Réchauffement climatique « Les 150 000 feux en cours dans le monde ont des impacts sur l’atmosphère »

mardi 10 août 2021.
 

Grèce, Turquie, Amérique du Nord… Alors que les incendies ravagent plusieurs régions autour du globe cet été, les fumées ainsi dégagées détériorent la qualité de l’air et la santé de la population, prévient Toussaint Barboni, membre du CNRS et maître de conférence à l’Université de Corse sur les feux de forêts.

Propulsés par une intense vague de chaleur, les feux de forêt gagnent le pourtour méditerranéen. Selon les données du service de surveillance de l’atmosphère Copernicus, les « émissions et l’intensité des incendies de forêt augmentent rapidement ». Dans un communiqué, le centre européen dit avoir relevé des « valeurs élevées » de concentrations de particules fines « en Turquie et dans la région de la Méditerranée orientale ». Au même moment, les fumées provenant des incendies en Sibérie se déplacent vers l’Amérique du Nord, territoire déjà parcouru par les flammes.

Toussaint Barboni, membre du Centre national de la recherche scientifique (CNRS) et maître de conférences à l’Université de Corse sur les feux de forêts, spécialisé dans leur caractérisation chimique, explique quelles peuvent être les conséquences des fumées pour la santé des êtres humains et de la planète.

Les fumées issues de feux de forêts, tels que ceux en cours en Méditerranée, en Sibérie ou en Amérique, sont-elles préoccupantes  ?
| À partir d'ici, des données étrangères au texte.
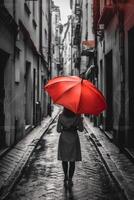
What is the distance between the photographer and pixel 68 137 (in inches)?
300

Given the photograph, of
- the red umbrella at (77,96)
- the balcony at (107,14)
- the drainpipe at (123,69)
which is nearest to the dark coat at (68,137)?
the red umbrella at (77,96)

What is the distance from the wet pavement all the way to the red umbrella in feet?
4.31

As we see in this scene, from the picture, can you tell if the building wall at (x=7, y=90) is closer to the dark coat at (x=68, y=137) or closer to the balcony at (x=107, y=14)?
the balcony at (x=107, y=14)

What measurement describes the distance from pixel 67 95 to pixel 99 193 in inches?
64.5

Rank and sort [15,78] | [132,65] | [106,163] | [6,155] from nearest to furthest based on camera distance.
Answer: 1. [106,163]
2. [6,155]
3. [132,65]
4. [15,78]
Oui, c’est un sujet grandissant. La fréquence des feux et leur puissance augmentent avec le changement climatique. Actuellement, 150 000 feux sont en cours dans le monde. Ils ont des impacts sur l’atmosphère, notamment en Afrique du Sud, sur les Etats-Unis et en Europe. Leur saisonnalité change aussi puisqu’il y en a désormais même l’hiver. Ils gagnent également le nord du globe. Or ces régions ne sont pas habituées aux feux et ont des pompiers moins bien préparés à ce risque. Il est important que les pays d’Europe se coordonnent à ce sujet. On parle aussi maintenant de « méga feux », quand ils sont hors normes, hors contrôle, avec une grande puissance. Cela est lié aux conditions météo de plus en plus favorables  : un temps sec et chaud avec parfois du vent.

Que dégage précisément un gros incendie de forêt  ?

Un grand nombre de composés chimiques sont émis. D’abord des gaz à effet de serre : principalement du CO2, du méthane, des NOx (oxydes d’azote). Ce dernier est toxique pour l’homme, comme les composés organiques volatiles (COV) également libérés. Enfin, les incendies dégagent des aérosols : des suies sont des particules extrafines, généralement inférieures à un micron (PM 1 à PM 0,1) et des goudrons autour de 2,5 microns (PM 2,5), dont certains composés chimiques sont eux aussi connus pour être toxiques comme les hydrocarbures aromatiques polycycliques (HAP).

Aux Etats-Unis, la fumée dégagée par les grands incendies représenterait 25 % de la pollution dangereuse de l’air selon une étude publiée en début d’année. Quels peuvent être les effets sur la santé de la population et des pompiers mobilisés ?

Au Canada, une étude a démontré qu’il y avait bien des effets sur les risques de maladies cardiovasculaires. De 600 à 2 000 décès prématurés seraient liés aux particules fines provenant des feux de forêts, qui dégradent la qualité de l’air. Le sujet des conséquences des feux est davantage tabou pour les pompiers. Les gaz toxiques ont plutôt un effet aigu, à très court terme et provoquent des irritations des yeux par exemple. Les particules ont, elles, un effet chronique sur l’organisme. On peut potentiellement développer des maladies telles que des cancers.

Lors de grands feux, les seuils d’alerte de présence des particules fines dans l’air sont souvent dépassés. Généralement on retrouve trois catégories de particules fines quand on mesure la qualité de l’air. Les PM 10 [particules dont le diamètre est inférieur à 10 micromètres, ndlr], les PM 2,5 et les PM 1. Les deux dernières, présentes dans les fumées des feux de forêts, sont si petites qu’elles entrent forcément dans l’organisme. Plus c’est fin et plus ça va pénétrer les alvéoles des poumons et s’infiltrer jusque dans le sang et différents organes.